Ecco l’effetto ius soli: i bersaniani si sfilano e Gentiloni ora traballa

Cadrà Gentiloni? Se sì, quando? Dalla disfatta del referendum renziano in avanti, questa era la domanda di un mondo politico ormai vuoto di obbiettivi e idealità, ma anche pervaso dalla voglia di sopravvivere a ogni costo.

La domanda andrebbe riformulata, nel melmoso fine di legislatura cui assistiamo. Come arriverà alla fine l’esecutivo Gentiloni? In quali condizioni di sfibramento e lacerazione? Quando persino una forza politica marginale, come Svp, è ormai capace di ricattare una maggioranza inesistente sulla base di una pretesa figlia di privilegi anacronistici – e dopo il legittimo voto del Parlamento -, significa che la situazione è arrivata a un punto assai grave.

Come se non bastasse, ieri anche Mdp, forza politica nata dalla sbandierata voglia di sostenere con vigore Gentiloni, ché il sostegno di Renzi era flebile e ambiguo, ha invertito la rotta senza tentennamenti.

«I fatti ci dicono che il Pd ha affossato lo ius soli al Senato e rischia di affossare definitivamente la legge elettorale alla Camera. Se questi sono i frutti avvelenati del rinnovato fidanzamento tra Renzi e Alfano, nessuno può pensare che noi staremo lì a reggere il moccolo gratis et amore Deo». Le parole pronunciate da un leader «minore» di Mdp, Alfredo D’Attorre, all’indomani del soviet che doveva sancire la leadership di Giuliano Pisapia nell’area, testimoniano un «cambio di passo» di cui probabilmente vedremo altri effetti nelle prossime settimane (in ispecie fino al voto siciliano del 5 novembre). È la radicalizzazione teorizzata l’altro giorno dallo stratega D’Alema per poter dare non tanto la spallata al povero Gentiloni, quanto distruggere la credibilità dell’arcinemico Renzi. Incidere sulle debolezze e incertezze del Pd, così come sulle scelte economiche. In particolare, mettere il coltello nella piaga dell’insano patto siciliano Renzi-Alfano (lo «ius soli», argomento perfetto). «Liberi tutti, non saremo corresponsabili di una conclusione insensata della legislatura», ha detto D’Attorre. Ma neppure l’ex (saggio) Bersani ha fatto sconti, inaugurando il «profilo di centrosinistra da combattimento» da lui stesso annunciato. «È una vergogna se si pensa di andare avanti con questi due moncherini di legge elettorale», il primo terreno di scontro con un Pd che boccheggia da giorni davanti alla «faccia feroce» della Svp. L’ex leader piddino parla poi del patto «per andare avanti così, accordo avvenuto attorno al caso Sicilia, al caso ius soli e al caso legge elettorale».

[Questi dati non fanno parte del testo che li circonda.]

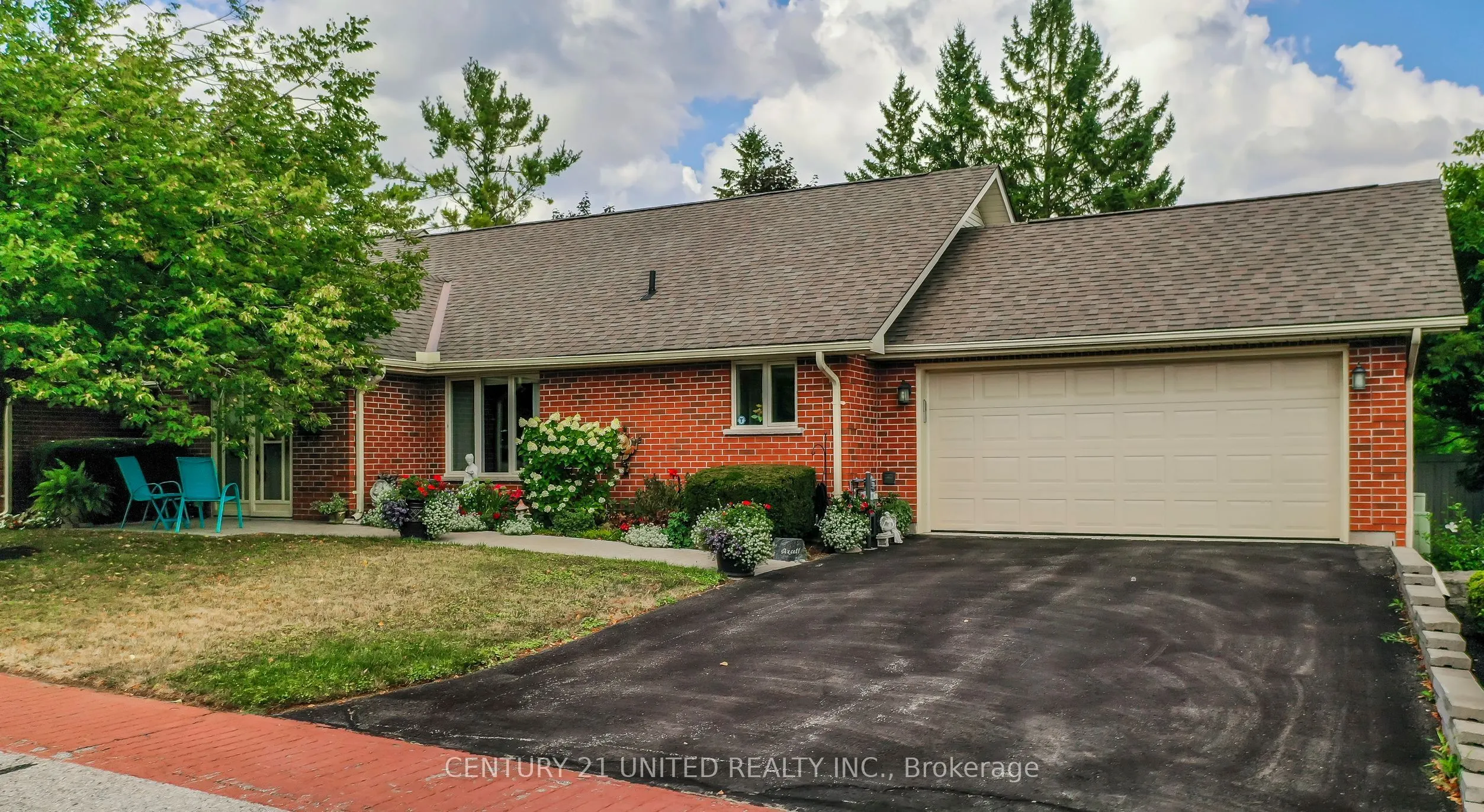 1121 Armour Road, #41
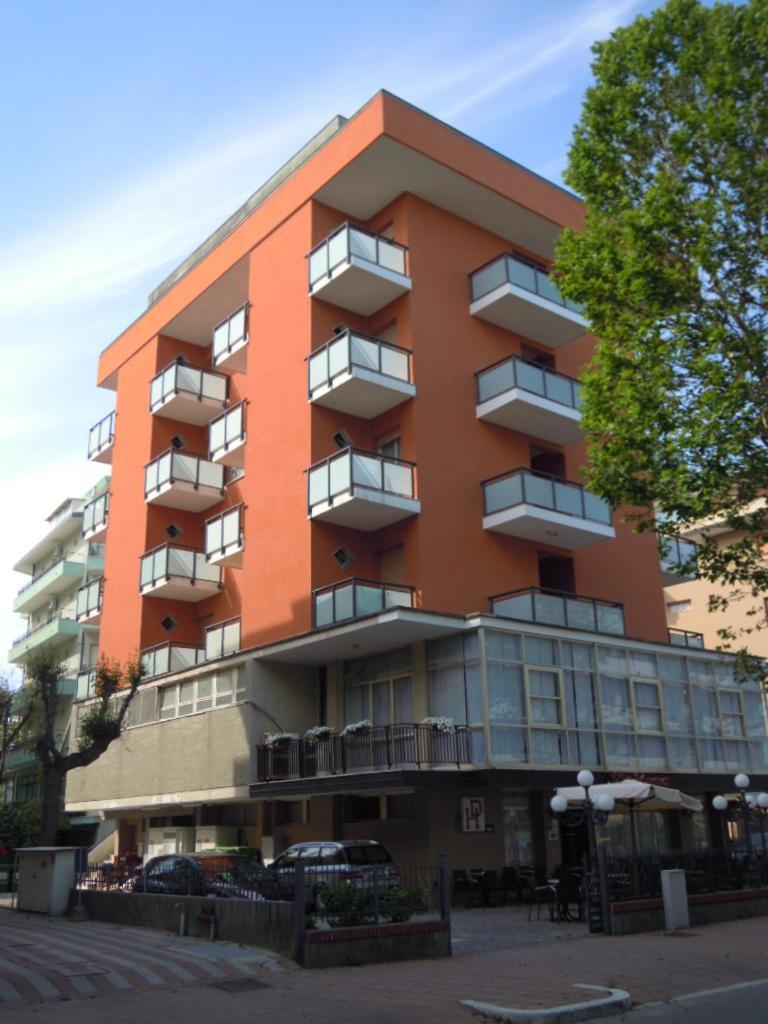 Hotel Darsena チェゼナーティコ エクステリア 写真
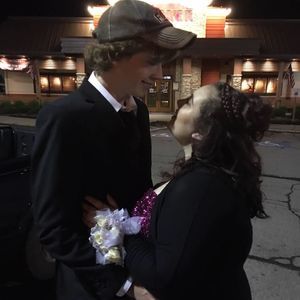 Meet your Posher, Brianna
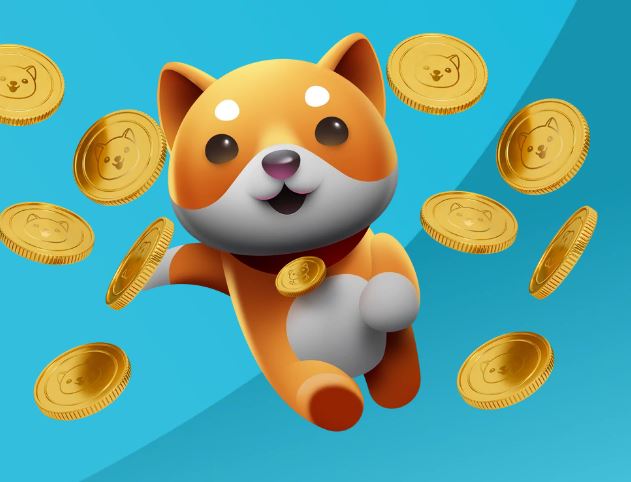 BabyDoge, Shiba Inu'yu Geride Bıraktı! İşte Gelişmeler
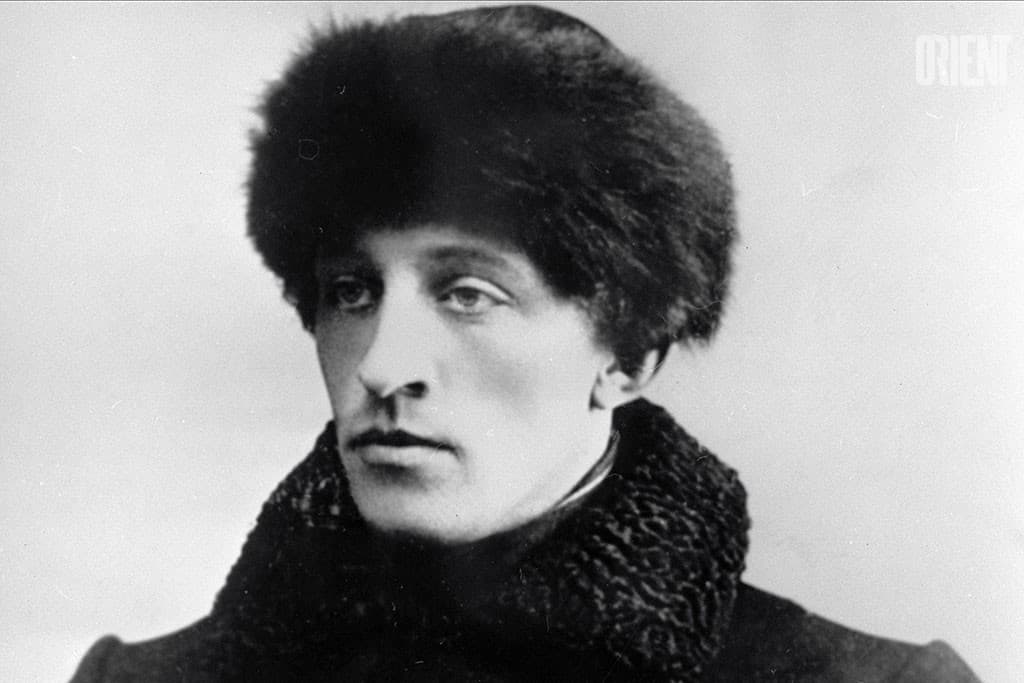 140-летие Александра Блока отметили в Ашхабаде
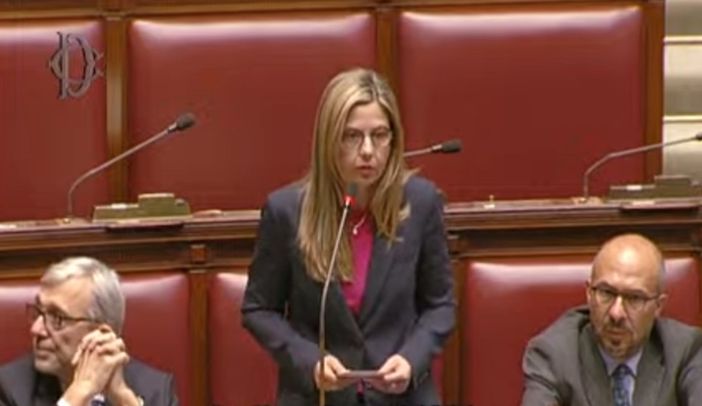 Gadda: «Lollobrigida racconta favole, ma le imprese non si fanno prendere in giro»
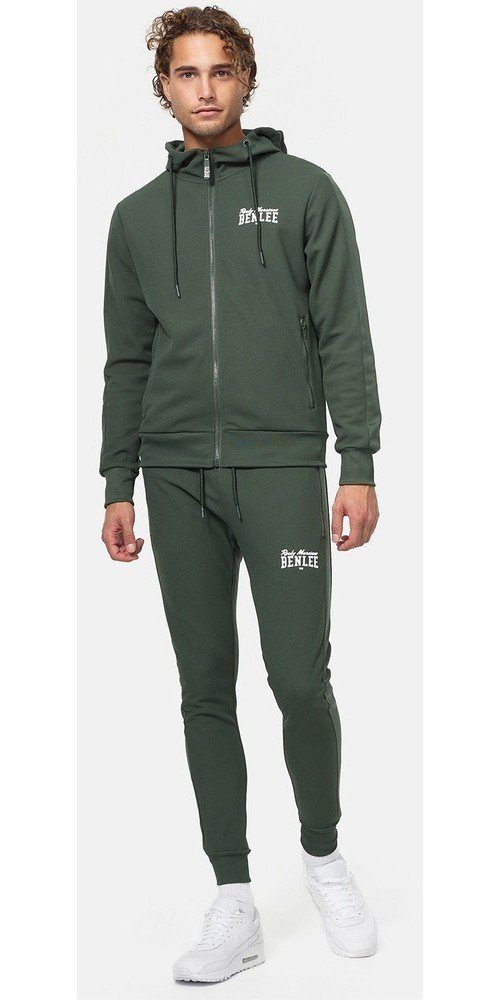 Benlee Rocky Marciano Trainingsanzug Hackberry günstig online kaufen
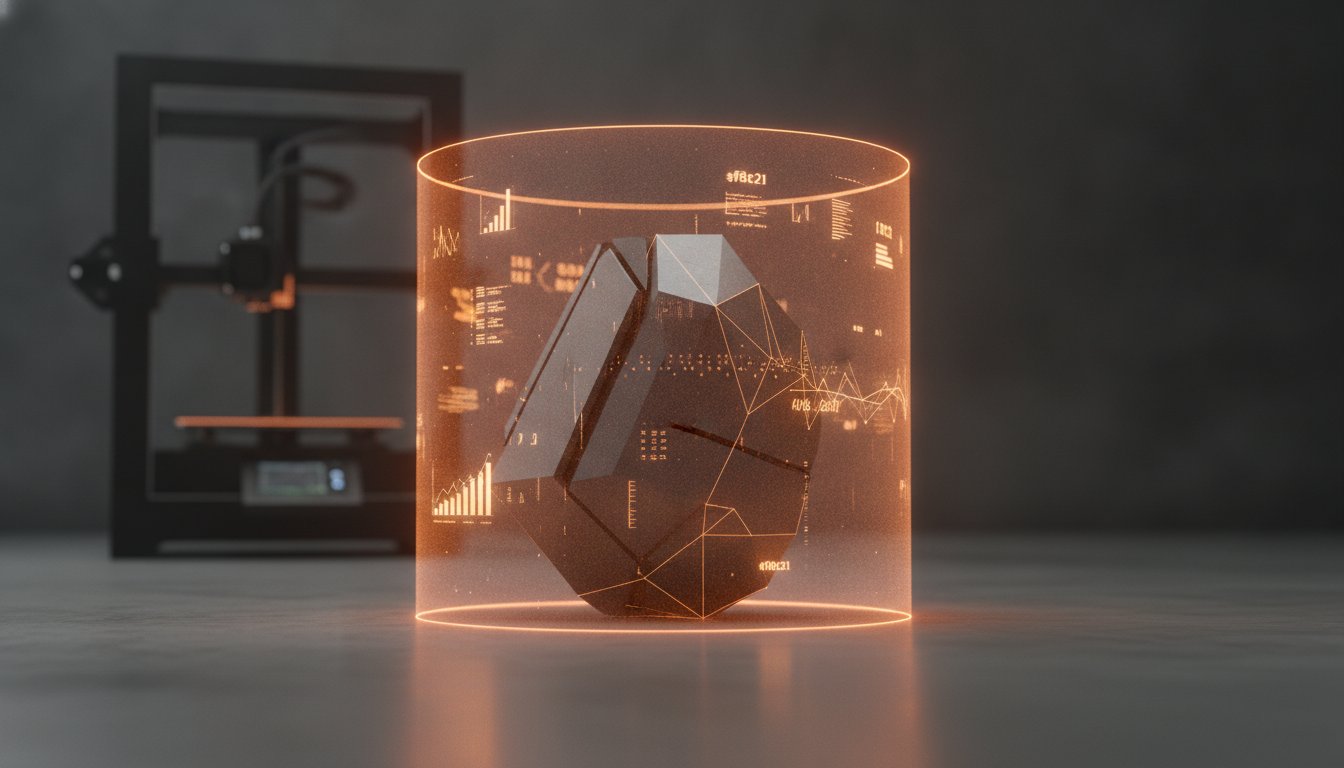 Cena výroby prototypu: Kompletný sprievodca nákladmi na 3D tlač 2026
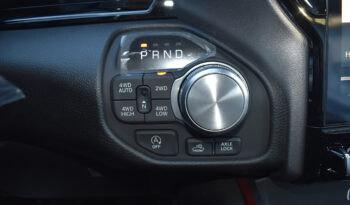 2026 RAM 1500 REBEL L2 GRANITE full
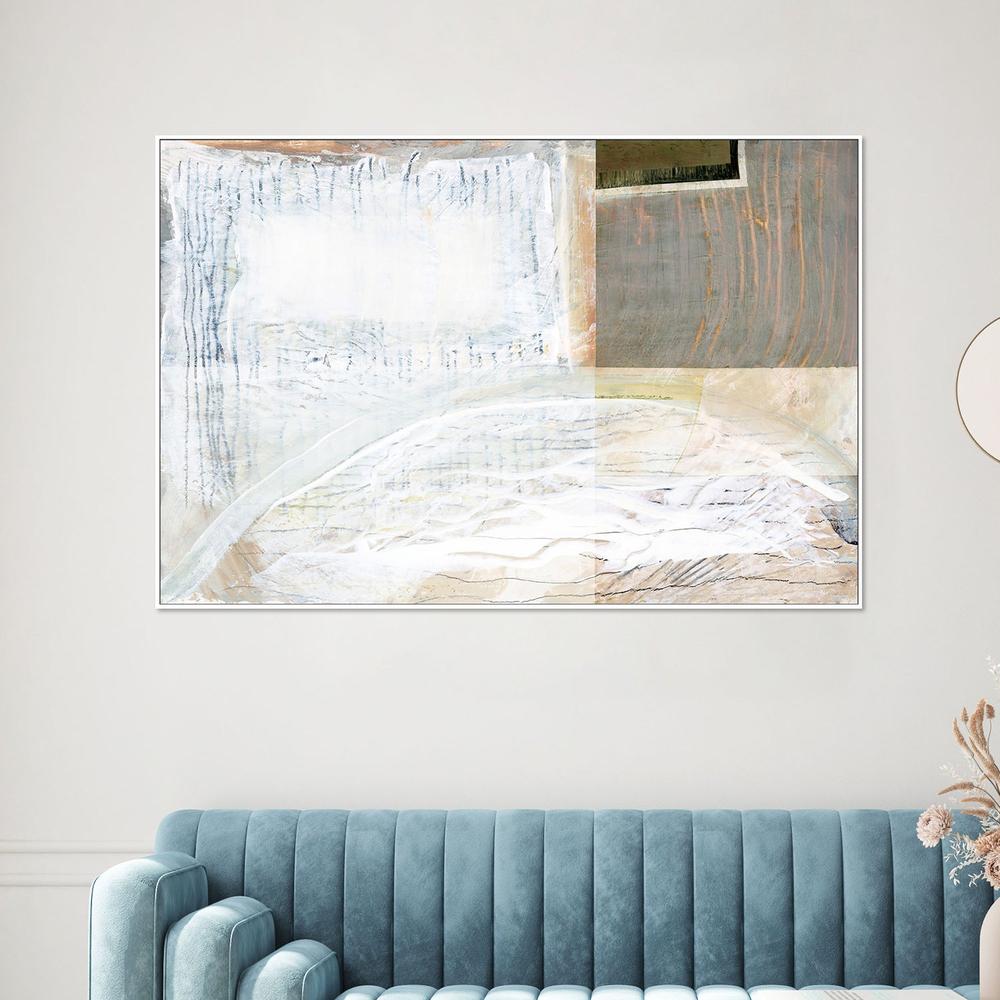 wall-art-print-canvas-poster-framed-Layered Neutral Abstract-7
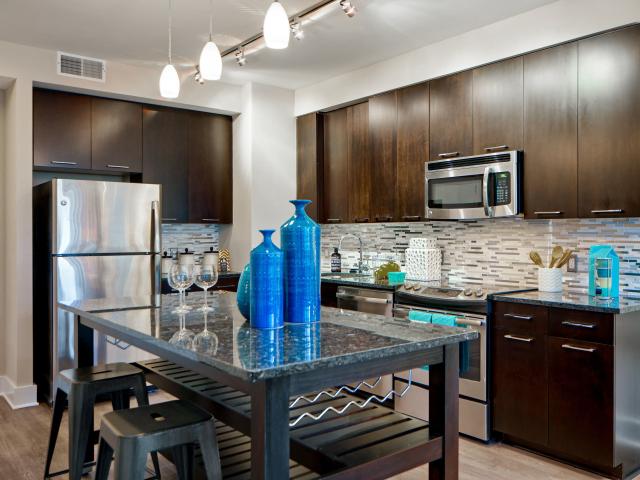 1 BR, 1 BA Apartment 44 Maryland Avenue Unit 0916, Rockville, MD 20850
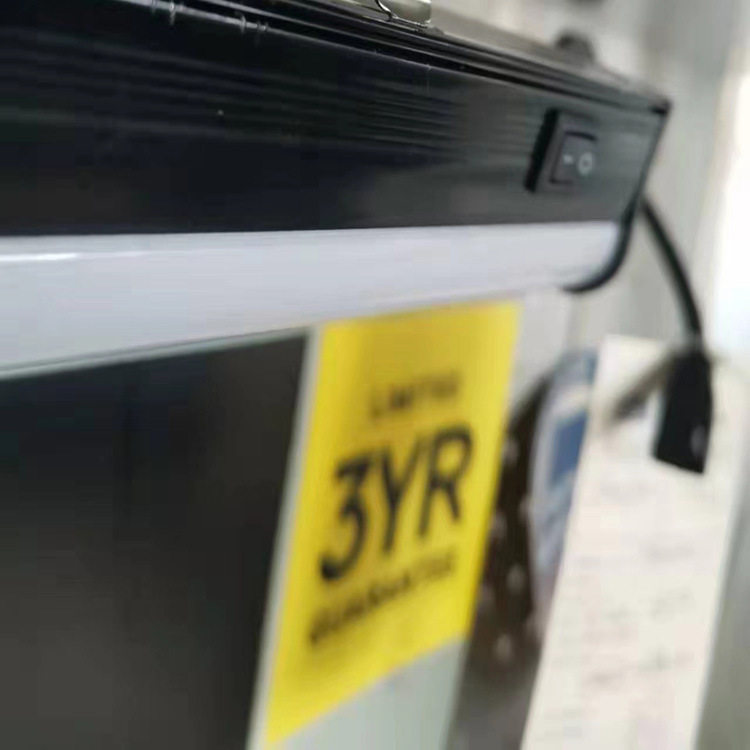 美规橱柜电机柜移动便携式工作照明日光灯4尺1.2米16W110VT5支架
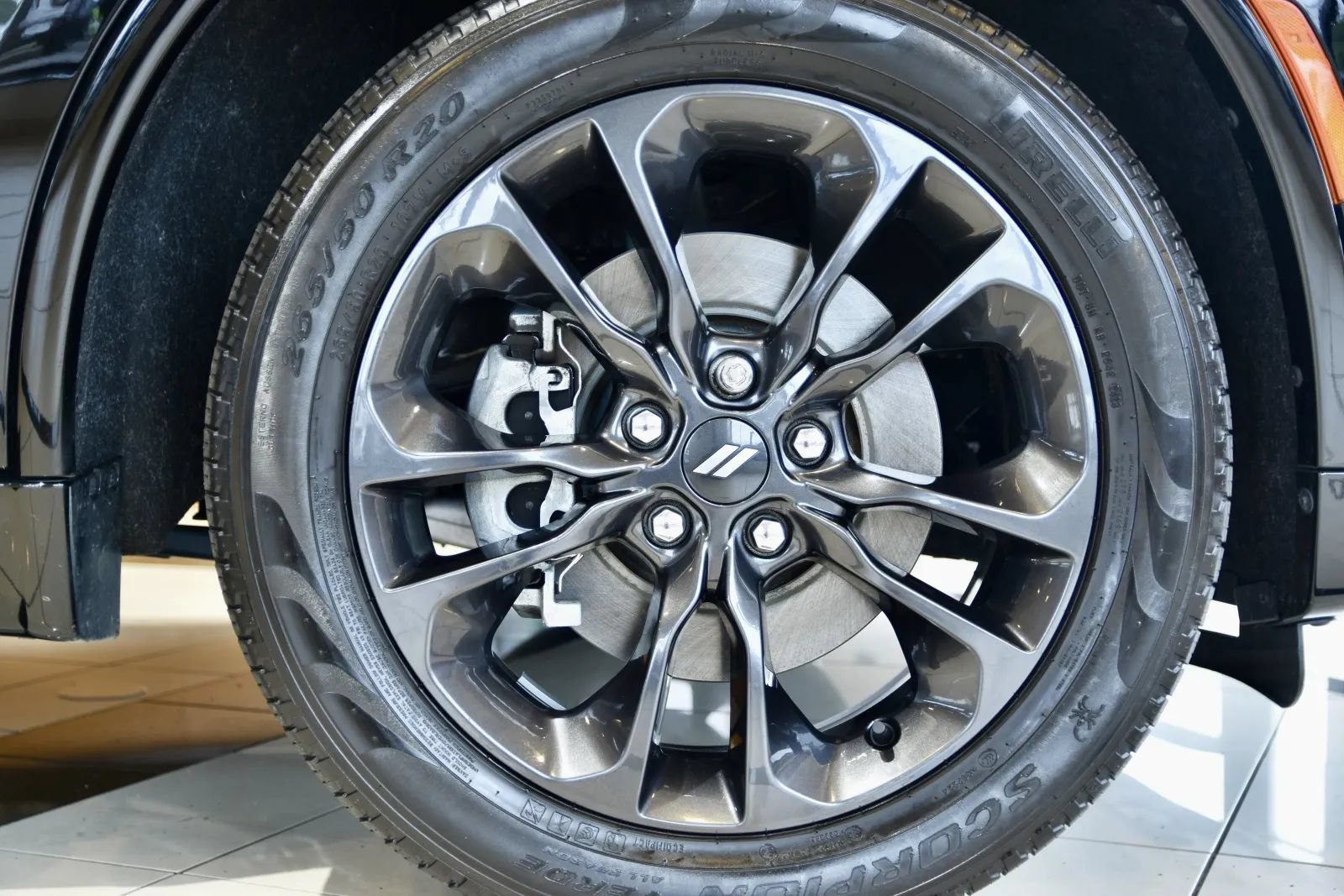 Used 2023 Dodge Durango R/T AWD/4WD image 9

Non c’è più prudenza, la guerra sarà totale. Tra i temi, Bersani ritiene di gran lunga il più importante la rinuncia allo ius soli, «errore drammatico» che lo rende «preoccupatissimo» per l’integrazione dei figli degli immigrati. Gli fa eco, sia pur meno bellicosa, Pisapia da Milano. Il nuovo «profilo» sfoggiato da Mdp prelude anche a un’unificazione di tutte le forze a sinistra del Pd, fino a Rifondazione esclusa («pas d’ennemis à gauche», ricordava D’Alema l’altro giorno) e non risparmierà neppure qualche rottura d’alleanza locale, cosa che sta accadendo già in Emilia Romagna. Ma troverà alleati, viceversa, all’interno del Pd, come sembra alla luce della ripresa iniziativa orlandiana sul premio di coalizione (sabato ci sarà una manifestazione). Il lungo colloquio di ieri a Montecitorio tra Orlando e Franceschini, anche lui favorevole al meccanismo che obbligherebbe il Pd a scendere a patti, è la morsa di una tenaglia che si stringe per stritolare Renzi. Essendo Gentiloni un «effetto collaterale».